Струны словно резонировали с внутренним напряжением, с тем, чего она не могла назвать.Она осторожно взяла аккорд. Соль. Простой. Проверочный. Звук пошёл в пальцы, затем – в локоть. Потом – в позвоночник. На третьем она остановилась. Пальцы дрожали. Незаметно. Она даже не сразу поняла это – просто аккорд вышел «грязным». Второй – тоже.

"Руки…"

Никаких судорог, никакой боли. Просто дрожь, как у человека, который не ел сутки. Или пережил что-то, от чего тело всё ещё не пришло в себя.

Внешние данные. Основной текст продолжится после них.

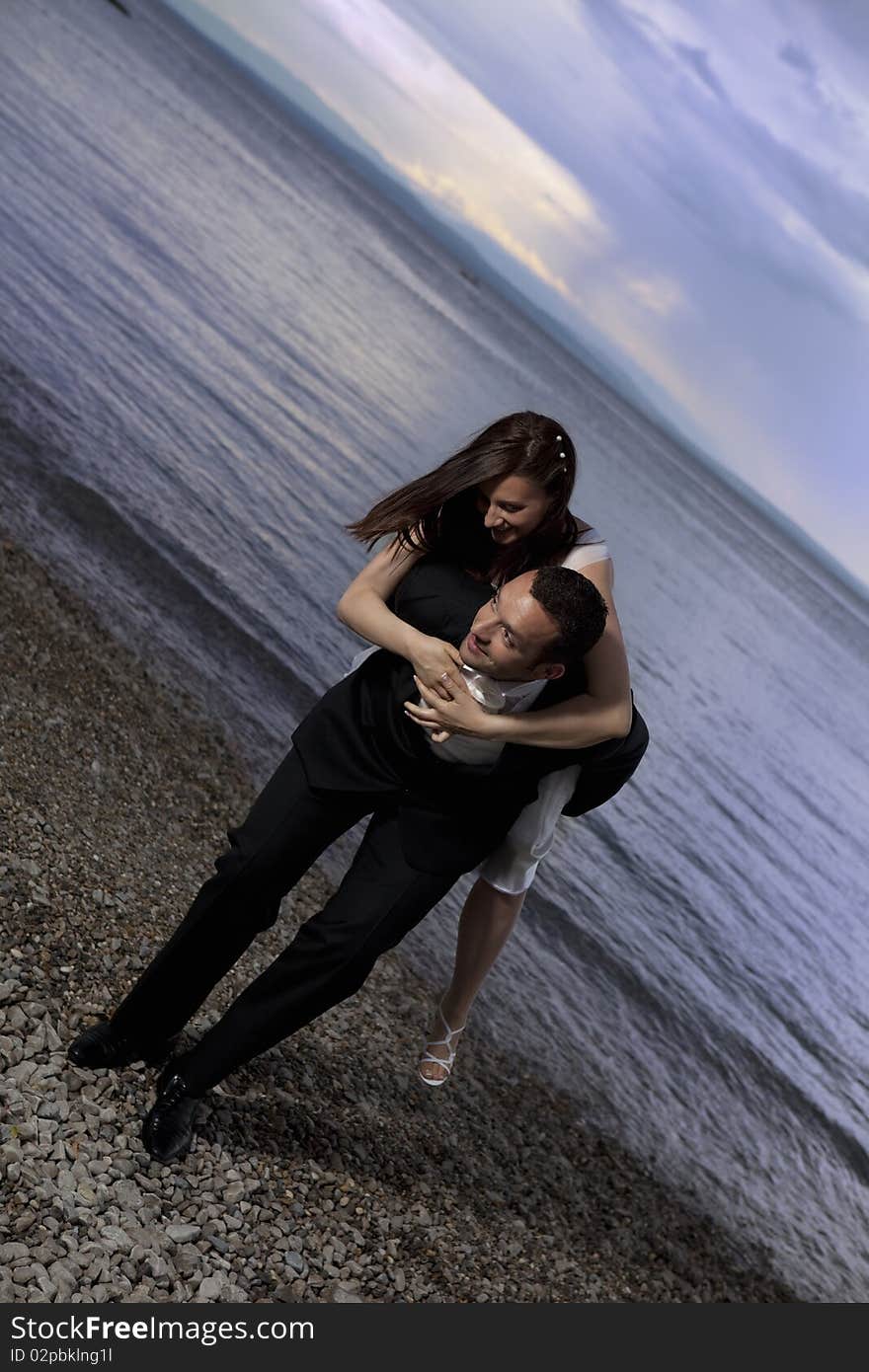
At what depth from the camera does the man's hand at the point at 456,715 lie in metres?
3.49

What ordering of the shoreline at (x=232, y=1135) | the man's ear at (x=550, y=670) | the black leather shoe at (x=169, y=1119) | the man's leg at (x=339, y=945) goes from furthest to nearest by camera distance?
1. the black leather shoe at (x=169, y=1119)
2. the shoreline at (x=232, y=1135)
3. the man's leg at (x=339, y=945)
4. the man's ear at (x=550, y=670)

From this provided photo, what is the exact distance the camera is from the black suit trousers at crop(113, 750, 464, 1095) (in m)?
3.87

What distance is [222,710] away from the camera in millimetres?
9547

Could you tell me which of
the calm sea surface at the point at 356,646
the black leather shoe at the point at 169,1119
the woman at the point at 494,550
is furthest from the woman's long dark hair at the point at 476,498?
the calm sea surface at the point at 356,646

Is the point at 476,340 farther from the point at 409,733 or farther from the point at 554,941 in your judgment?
the point at 409,733

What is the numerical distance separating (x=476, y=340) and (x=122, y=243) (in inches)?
1865

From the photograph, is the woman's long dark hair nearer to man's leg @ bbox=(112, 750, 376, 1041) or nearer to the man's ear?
the man's ear

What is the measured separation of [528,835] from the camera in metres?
4.34

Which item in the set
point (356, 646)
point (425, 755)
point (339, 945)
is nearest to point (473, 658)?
point (425, 755)

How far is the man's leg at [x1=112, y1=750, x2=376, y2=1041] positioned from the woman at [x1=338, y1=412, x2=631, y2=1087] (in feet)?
1.74

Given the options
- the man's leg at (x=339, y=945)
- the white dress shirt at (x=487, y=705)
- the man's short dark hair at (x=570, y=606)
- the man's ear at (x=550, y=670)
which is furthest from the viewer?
the man's leg at (x=339, y=945)

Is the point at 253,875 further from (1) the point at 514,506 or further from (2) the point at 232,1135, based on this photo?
(1) the point at 514,506

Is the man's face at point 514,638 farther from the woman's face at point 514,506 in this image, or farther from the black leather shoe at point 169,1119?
the black leather shoe at point 169,1119

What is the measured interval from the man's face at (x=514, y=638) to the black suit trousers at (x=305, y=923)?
682 mm
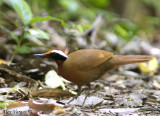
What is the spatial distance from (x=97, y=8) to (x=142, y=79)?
6832 millimetres

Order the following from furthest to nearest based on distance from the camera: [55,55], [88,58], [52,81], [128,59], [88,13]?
[88,13], [128,59], [52,81], [88,58], [55,55]

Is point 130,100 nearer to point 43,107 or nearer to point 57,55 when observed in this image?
point 57,55

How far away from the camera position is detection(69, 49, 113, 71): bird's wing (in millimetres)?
3785

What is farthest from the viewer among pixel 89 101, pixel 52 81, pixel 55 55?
pixel 52 81

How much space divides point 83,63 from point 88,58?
125mm

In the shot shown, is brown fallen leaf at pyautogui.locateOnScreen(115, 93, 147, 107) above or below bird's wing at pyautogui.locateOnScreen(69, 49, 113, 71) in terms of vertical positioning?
below

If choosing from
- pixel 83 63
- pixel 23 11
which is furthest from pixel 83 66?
pixel 23 11

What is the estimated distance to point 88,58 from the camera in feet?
12.8

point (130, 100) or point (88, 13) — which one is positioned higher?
point (88, 13)

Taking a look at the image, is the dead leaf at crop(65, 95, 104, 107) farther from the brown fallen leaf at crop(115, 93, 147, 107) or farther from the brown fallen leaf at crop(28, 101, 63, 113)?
the brown fallen leaf at crop(28, 101, 63, 113)

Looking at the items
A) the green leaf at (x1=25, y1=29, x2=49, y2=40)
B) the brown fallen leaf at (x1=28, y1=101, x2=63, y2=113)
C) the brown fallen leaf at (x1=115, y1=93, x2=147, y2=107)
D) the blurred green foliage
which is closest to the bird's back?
the brown fallen leaf at (x1=115, y1=93, x2=147, y2=107)

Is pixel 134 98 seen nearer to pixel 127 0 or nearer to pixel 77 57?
pixel 77 57

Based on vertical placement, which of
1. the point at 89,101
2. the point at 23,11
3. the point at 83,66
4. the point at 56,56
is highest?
the point at 23,11

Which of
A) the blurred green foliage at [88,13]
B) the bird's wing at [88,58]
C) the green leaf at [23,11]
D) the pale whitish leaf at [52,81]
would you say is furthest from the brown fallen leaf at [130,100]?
the green leaf at [23,11]
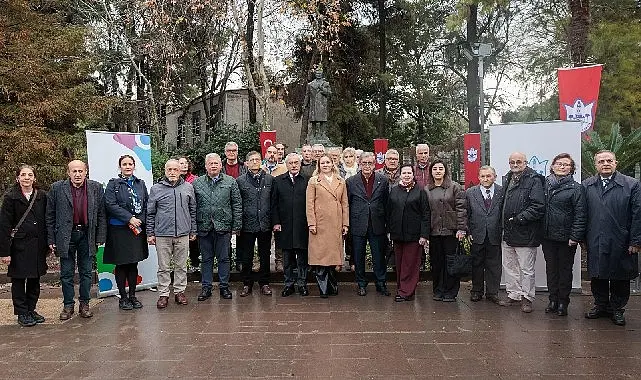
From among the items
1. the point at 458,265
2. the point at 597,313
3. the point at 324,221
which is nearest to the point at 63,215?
the point at 324,221

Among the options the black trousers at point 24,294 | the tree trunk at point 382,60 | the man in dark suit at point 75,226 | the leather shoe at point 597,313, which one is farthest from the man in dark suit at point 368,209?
the tree trunk at point 382,60

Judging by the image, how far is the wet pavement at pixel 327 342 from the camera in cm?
432

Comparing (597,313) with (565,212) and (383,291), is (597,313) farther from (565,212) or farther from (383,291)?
(383,291)

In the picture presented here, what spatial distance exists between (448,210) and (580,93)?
4.01m

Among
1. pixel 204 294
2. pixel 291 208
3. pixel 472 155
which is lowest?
pixel 204 294

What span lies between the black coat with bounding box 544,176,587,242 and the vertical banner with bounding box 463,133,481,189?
5243mm

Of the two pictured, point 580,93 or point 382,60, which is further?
point 382,60

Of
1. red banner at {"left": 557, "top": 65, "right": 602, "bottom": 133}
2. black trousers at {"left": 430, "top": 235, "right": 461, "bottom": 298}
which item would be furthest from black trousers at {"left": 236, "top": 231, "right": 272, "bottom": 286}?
red banner at {"left": 557, "top": 65, "right": 602, "bottom": 133}

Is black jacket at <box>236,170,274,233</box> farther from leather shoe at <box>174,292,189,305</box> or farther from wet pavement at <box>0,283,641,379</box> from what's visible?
leather shoe at <box>174,292,189,305</box>

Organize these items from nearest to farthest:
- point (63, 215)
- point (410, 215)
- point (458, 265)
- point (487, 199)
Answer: point (63, 215)
point (458, 265)
point (487, 199)
point (410, 215)

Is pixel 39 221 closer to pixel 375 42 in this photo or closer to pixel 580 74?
pixel 580 74

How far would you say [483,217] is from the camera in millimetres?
6438

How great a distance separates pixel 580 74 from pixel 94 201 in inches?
301

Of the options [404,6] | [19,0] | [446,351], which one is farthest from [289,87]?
[446,351]
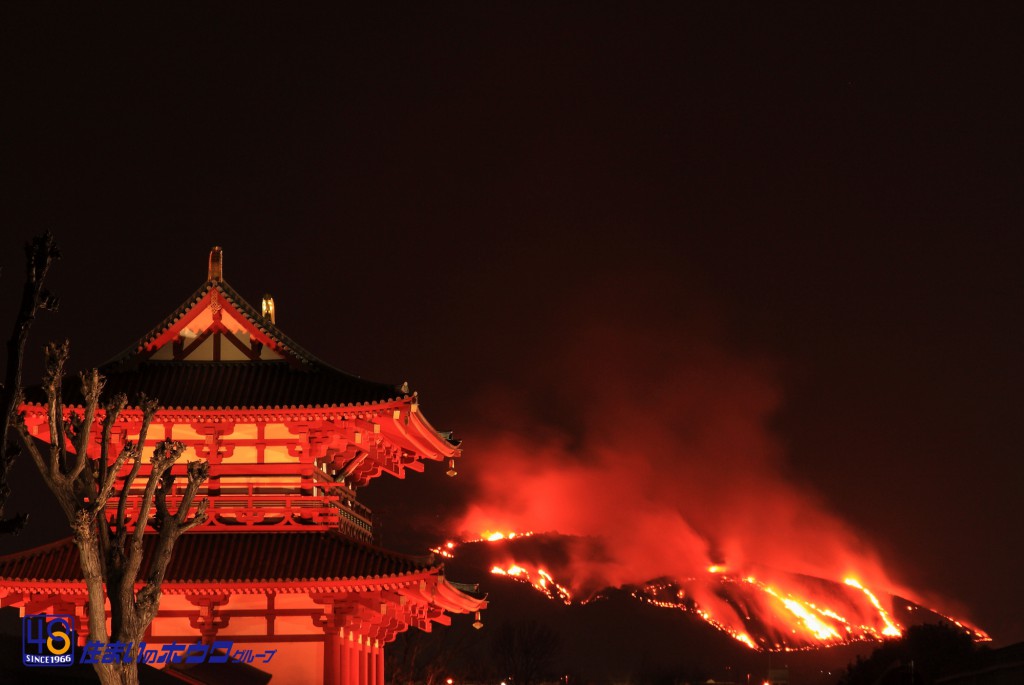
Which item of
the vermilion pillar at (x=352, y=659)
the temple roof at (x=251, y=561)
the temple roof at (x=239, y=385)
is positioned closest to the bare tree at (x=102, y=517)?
the temple roof at (x=251, y=561)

Сжала кулаки. Разжала.

Она положила гитару обратно. Осторожно, как стекло.

Села. Обняла колени. Вгляделась в темнеющий экран телефона. Там – её отражение. Смуглая, влажные волосы, рубашка, как будто чужая. И в глазах – тишина. Не пустота. Не испуг. Просто… тишина, которая раньше была где-то на заднем плане, а теперь стала в ней.

"Переутомление."

Музыка звучит иначе – реакция на то, что произошло? Единственное объяснение. Стресс. Тело протестует. Гитара отреагировала на напряжение.

"Это. Просто. Шок. И это нормально."

Но признаться в этом – значило бы признать, что она уже не такая, какой была вчера. Ложь. Нормально – не значит молчаливо. Она встала. Пошла на кухню. Сделала глоток воды из-под крана.

На вкус – всё та же медь.


Лилиана села на подоконник, завернувшись в плед. Волосы успели высохнуть, но кожа всё ещё хранила тепло воды и влагу невыговоренных мыслей, когда она снова услышала звук ключа – теперь уже настоящий. Скрип замка, щелчок защёлки, толчок двери плечом. Он вошёл. На этот раз без фантомных ощущений – всё происходило по-настоящему, без отсрочек и искажений. Или ей просто хотелось в это верить.

Воланд заглянул в комнату с белым бумажным пакетом в руках.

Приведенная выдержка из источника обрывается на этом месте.